Despite the pandemic, the number of delinquent payments actually went down last month

The coronavirus (COVID-19) pandemic has thrown millions of Americans out of work, making it difficult to pay the rent or mortgage. Forbearance programs enacted by Congress have so far kept many homeowners from facing immediate foreclosure.

Black Knight, a data analytics company, reports that mortgage delinquencies actually went down in July, falling nearly 9 percent from June. The numbers show there were about 340,000 fewer past-due mortgages than in the month before.

Even more encouraging, early-stage delinquencies -- those loans with a single missed payment -- are now below pre-pandemic levels, suggesting that the initial inflow of new COVID-19-related delinquencies has subsided.

The news is not all good, however. Serious delinquencies -- those 90 or more days past due -- increased by 376,000 and are now up more than 1.8 million from their pre-pandemic levels.

An improvement over the second quarter

All in all, it’s an improvement from the second quarter of the year, which encompasses the first three months of the pandemic when businesses closed and millions of Americans were laid off from their jobs.
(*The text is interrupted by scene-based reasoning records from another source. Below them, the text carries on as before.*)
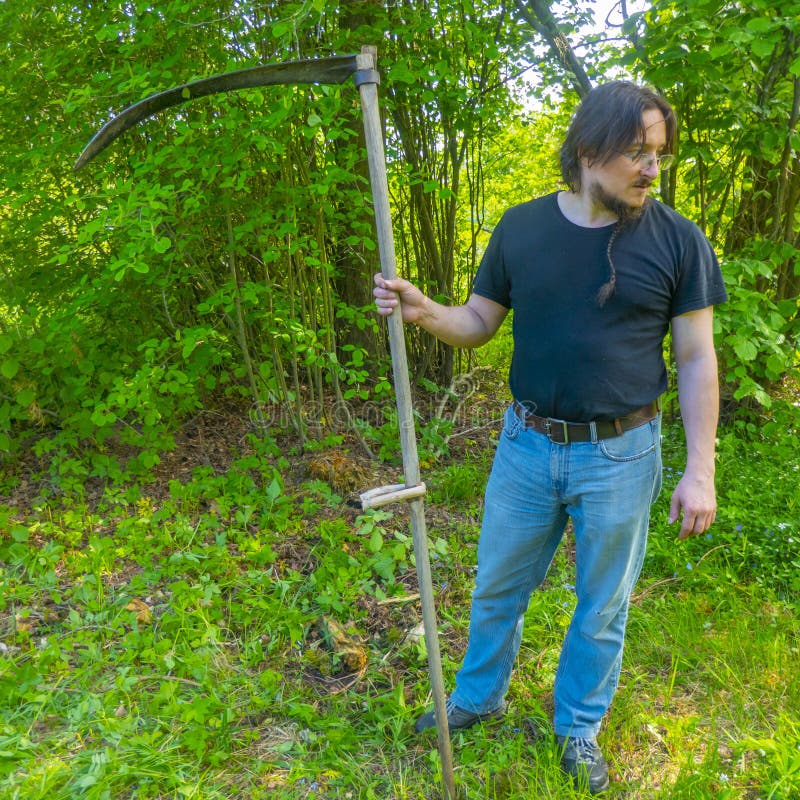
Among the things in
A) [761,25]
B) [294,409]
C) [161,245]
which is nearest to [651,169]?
[761,25]

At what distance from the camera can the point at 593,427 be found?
1779 millimetres

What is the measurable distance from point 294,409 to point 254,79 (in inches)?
108

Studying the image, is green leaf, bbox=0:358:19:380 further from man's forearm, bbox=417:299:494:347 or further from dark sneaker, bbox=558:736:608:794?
dark sneaker, bbox=558:736:608:794

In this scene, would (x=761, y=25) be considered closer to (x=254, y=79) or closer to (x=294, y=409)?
(x=254, y=79)

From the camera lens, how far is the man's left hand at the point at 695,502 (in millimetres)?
1774

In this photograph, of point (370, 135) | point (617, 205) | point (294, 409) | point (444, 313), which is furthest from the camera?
point (294, 409)

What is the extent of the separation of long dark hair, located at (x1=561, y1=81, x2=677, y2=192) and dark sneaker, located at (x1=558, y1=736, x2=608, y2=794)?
1.70 m

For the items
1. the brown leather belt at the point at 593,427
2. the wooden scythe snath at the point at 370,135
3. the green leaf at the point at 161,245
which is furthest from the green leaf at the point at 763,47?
the green leaf at the point at 161,245

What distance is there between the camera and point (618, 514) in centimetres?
181

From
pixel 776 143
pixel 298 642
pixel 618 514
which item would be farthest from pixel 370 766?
pixel 776 143

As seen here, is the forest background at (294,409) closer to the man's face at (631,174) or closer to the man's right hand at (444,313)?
the man's face at (631,174)

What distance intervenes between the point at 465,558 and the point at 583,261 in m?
1.85

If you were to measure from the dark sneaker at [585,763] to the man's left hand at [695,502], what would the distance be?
776 mm

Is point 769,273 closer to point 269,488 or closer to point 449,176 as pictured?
point 449,176
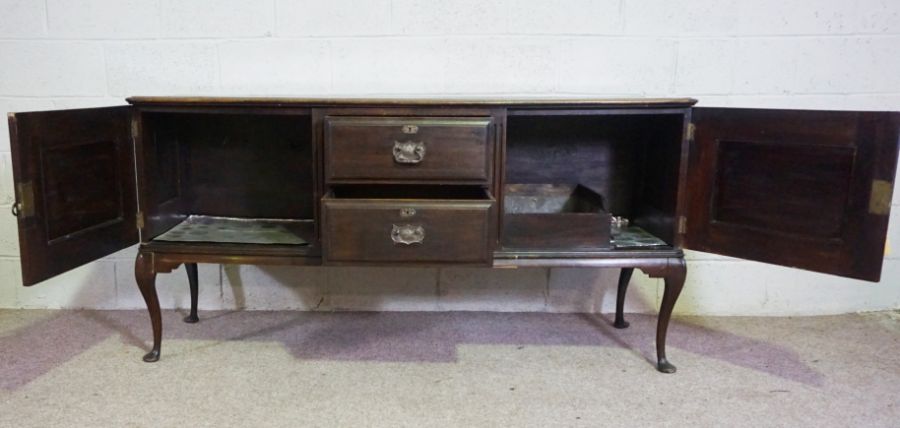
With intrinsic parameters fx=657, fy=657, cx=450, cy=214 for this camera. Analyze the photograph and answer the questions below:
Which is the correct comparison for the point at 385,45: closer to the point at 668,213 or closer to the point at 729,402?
the point at 668,213

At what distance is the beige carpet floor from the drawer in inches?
15.3

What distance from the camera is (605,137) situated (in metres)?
2.12

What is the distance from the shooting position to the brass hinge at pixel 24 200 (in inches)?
58.9

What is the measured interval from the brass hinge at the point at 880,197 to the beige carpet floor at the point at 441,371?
54 cm

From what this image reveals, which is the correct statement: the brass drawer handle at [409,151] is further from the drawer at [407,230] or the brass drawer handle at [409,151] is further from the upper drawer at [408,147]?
the drawer at [407,230]

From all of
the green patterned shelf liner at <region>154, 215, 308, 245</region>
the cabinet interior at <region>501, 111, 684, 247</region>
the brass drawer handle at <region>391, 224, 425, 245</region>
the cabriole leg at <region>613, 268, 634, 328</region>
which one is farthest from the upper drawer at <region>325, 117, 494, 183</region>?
the cabriole leg at <region>613, 268, 634, 328</region>

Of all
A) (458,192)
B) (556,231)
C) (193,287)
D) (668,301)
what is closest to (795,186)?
(668,301)

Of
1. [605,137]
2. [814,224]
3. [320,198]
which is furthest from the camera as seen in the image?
[605,137]

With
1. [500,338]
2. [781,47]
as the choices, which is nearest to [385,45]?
[500,338]

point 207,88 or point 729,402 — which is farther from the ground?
point 207,88

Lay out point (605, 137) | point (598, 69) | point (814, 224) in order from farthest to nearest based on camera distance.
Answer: point (598, 69), point (605, 137), point (814, 224)

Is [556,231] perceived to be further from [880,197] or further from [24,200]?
[24,200]

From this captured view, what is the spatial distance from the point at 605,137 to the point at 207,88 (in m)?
1.37

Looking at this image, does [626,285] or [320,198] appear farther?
[626,285]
The Mortgage Bankers Association (MBA) recently reported that mortgage delinquencies surged in the second quarter by more than 8 percent.

“The COVID-19 pandemic’s effects on some homeowner’s ability to make their mortgage payments could not be more apparent,” said MBA vice president of Industry Analysis Marina Walsh. “The nearly 4 percentage point jump in the delinquency rate was the biggest quarterly rise in the history of the MBA’s survey. The second-quarter results also mark the highest overall delinquency rate in nine years and a survey-high rate for FHA loans.”

Delinquencies are double 2019’s rate

The Black Knight report shows that, while the mortgage delinquency rate in July fell 8.22 percent from June, it was nearly 100 percent higher than in July 2019. Foreclosure activity remained low, largely due to mortgage forbearance programs.

The concern among policymakers is what happens this month. Many forbearance programs expired at the end of July, as did the extra $600 a week in additional unemployment benefits, which likely helped some unemployed Americans keep up with their mortgage payments.

Congress was unable to reach an agreement on a new aid package and left Washington for a month-long recess without taking action.

The coronavirus (COVID-19) pandemic has thrown millions of Americans out of work, making it difficult to pay the rent or mortgage. Forbearance programs ena...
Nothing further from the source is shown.